The impact extends beyond aviation into the broader socio-economic landscape. Approximately 7.5 million Bangladeshis live and work in Gulf countries, forming a critical source of remittance for the national economy. Disruptions in travel directly affect their ability to move, work, and support families back home, making this crisis particularly significant for Bangladesh.
Recovery Outlook
Despite the severity of the disruption, early indicators suggest that recovery may begin within a relatively short timeframe. Based on previous geopolitical crises, the travel industry could start stabilizing within two months if conditions improve and confidence is restored.
The recovery process is expected to follow a phased approach, beginning with immediate crisis management and repatriation efforts, followed by gradual reopening of airspace and limited flight operations. Over time, airlines are likely to restore routes progressively, leading to a slow return of passenger confidence and eventual normalization of travel demand.
As of mid-March 2026, Dubai has resumed operations at approximately 60 percent capacity, while Doha remains partially restricted. Routes through Saudi Arabia and Oman have shown signs of stabilization, offering alternative transit options for affected travelers.
Traveler Advisory
Travelers are strongly advised to exercise caution when planning journeys involving the Middle East. It is essential to book flexible or refundable tickets, as flight schedules remain subject to sudden changes. Passengers should verify flight status directly with airlines before traveling to the airport and review their travel insurance policies to understand coverage limitations related to conflict situations.
Alternative routes through countries such as India, Singapore, and China may provide more reliable travel options during this period. Travelers should also avoid transiting through heavily affected hubs until full operations are restored.
For Bangladeshi passengers specifically, it is recommended to contact airlines such as Biman Bangladesh Airlines in advance to confirm flight availability. Some routes to Saudi Arabia and Oman have resumed partially, but conditions remain fluid. Government authorities have assured that disrupted passengers will not face financial losses, and support services are available for rebooking and rescheduling.

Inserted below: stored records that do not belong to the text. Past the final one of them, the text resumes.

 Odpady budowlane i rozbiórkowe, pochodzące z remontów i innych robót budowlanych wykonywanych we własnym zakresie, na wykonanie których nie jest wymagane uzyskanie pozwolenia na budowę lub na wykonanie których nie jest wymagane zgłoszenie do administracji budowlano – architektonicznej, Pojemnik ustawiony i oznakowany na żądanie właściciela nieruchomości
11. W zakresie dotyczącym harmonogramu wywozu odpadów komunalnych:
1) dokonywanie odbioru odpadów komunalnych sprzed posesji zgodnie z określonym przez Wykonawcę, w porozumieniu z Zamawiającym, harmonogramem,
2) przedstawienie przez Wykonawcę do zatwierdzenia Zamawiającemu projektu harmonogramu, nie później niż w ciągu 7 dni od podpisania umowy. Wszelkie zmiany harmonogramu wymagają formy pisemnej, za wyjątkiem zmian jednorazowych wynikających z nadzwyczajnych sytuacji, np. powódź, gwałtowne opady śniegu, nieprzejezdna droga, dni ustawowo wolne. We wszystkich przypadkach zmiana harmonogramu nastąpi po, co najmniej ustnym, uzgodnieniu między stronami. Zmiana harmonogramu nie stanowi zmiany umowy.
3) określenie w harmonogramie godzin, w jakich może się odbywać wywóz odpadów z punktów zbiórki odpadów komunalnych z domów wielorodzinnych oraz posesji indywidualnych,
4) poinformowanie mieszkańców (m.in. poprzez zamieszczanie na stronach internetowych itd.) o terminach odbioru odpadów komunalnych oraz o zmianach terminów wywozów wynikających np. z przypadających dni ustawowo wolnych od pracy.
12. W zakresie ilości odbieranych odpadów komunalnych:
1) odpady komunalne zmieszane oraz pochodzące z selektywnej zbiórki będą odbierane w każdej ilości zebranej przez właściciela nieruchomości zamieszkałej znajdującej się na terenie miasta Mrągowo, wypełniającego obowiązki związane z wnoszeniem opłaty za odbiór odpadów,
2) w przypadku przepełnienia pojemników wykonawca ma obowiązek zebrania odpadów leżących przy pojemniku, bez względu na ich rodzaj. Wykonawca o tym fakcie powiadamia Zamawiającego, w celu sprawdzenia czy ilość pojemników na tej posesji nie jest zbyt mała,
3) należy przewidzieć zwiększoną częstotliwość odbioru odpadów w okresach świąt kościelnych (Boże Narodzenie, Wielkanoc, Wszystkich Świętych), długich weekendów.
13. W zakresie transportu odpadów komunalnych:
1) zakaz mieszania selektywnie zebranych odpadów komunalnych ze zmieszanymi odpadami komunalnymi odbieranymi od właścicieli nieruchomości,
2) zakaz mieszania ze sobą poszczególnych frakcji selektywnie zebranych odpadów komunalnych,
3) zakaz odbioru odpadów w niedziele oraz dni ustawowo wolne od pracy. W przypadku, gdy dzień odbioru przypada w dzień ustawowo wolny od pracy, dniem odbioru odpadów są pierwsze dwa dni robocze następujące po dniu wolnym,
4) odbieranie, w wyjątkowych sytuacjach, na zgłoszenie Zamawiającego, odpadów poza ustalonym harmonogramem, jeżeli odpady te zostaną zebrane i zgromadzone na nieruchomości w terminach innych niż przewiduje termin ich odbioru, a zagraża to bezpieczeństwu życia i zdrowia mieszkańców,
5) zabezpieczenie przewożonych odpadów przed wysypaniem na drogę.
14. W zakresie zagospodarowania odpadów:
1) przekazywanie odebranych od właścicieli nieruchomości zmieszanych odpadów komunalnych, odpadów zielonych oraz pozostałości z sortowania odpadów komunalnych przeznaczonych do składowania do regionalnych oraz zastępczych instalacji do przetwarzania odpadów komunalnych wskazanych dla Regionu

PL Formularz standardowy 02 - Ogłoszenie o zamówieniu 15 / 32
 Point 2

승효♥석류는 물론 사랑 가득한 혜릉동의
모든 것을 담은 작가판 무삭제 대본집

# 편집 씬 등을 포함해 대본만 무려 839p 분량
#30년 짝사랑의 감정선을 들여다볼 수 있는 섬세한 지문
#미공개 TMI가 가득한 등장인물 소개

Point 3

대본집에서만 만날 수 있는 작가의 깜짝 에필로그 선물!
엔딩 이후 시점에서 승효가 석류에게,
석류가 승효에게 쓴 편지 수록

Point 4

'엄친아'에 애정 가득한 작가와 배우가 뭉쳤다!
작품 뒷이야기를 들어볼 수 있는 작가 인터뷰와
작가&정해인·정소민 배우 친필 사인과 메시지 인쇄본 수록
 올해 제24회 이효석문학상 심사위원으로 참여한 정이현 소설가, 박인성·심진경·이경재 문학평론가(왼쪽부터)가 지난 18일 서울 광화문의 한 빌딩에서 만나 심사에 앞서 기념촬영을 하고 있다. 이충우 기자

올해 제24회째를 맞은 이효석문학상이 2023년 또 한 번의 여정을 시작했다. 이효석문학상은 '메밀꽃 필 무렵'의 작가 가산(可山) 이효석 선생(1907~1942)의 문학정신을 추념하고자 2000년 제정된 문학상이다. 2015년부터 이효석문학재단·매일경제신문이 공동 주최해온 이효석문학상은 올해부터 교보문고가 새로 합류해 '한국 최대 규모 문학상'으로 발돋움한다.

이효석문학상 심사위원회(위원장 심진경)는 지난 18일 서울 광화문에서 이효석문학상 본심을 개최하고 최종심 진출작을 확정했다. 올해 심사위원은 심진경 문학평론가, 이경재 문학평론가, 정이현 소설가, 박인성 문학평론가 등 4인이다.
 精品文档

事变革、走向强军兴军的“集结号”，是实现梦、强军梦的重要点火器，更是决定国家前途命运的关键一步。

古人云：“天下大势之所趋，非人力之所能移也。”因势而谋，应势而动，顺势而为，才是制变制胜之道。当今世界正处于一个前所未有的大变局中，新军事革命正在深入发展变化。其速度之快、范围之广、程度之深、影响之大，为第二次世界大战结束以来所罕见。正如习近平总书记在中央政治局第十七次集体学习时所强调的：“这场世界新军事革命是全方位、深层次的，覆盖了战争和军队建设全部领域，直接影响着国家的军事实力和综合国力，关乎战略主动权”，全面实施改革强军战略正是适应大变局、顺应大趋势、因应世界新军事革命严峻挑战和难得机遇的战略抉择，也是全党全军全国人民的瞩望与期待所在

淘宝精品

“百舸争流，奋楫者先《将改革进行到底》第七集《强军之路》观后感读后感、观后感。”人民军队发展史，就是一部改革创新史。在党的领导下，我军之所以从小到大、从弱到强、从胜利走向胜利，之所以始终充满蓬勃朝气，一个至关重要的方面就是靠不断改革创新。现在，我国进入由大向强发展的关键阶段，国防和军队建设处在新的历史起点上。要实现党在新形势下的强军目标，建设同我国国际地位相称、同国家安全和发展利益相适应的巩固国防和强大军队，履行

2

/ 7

The ongoing conflict in the Middle East has created one of the most significant disruptions in modern aviation history. Beyond flight cancellations, the crisis has far-reaching implications for global economies, energy markets, and millions of travelers. For Bangladesh, the impact is particularly deep due to its strong ties with the Gulf region and reliance on expatriate workers.
As the situation evolves, staying informed and making flexible travel decisions will be essential. While early signs of recovery are emerging, the full restoration of global aviation networks will depend on geopolitical stability in the region.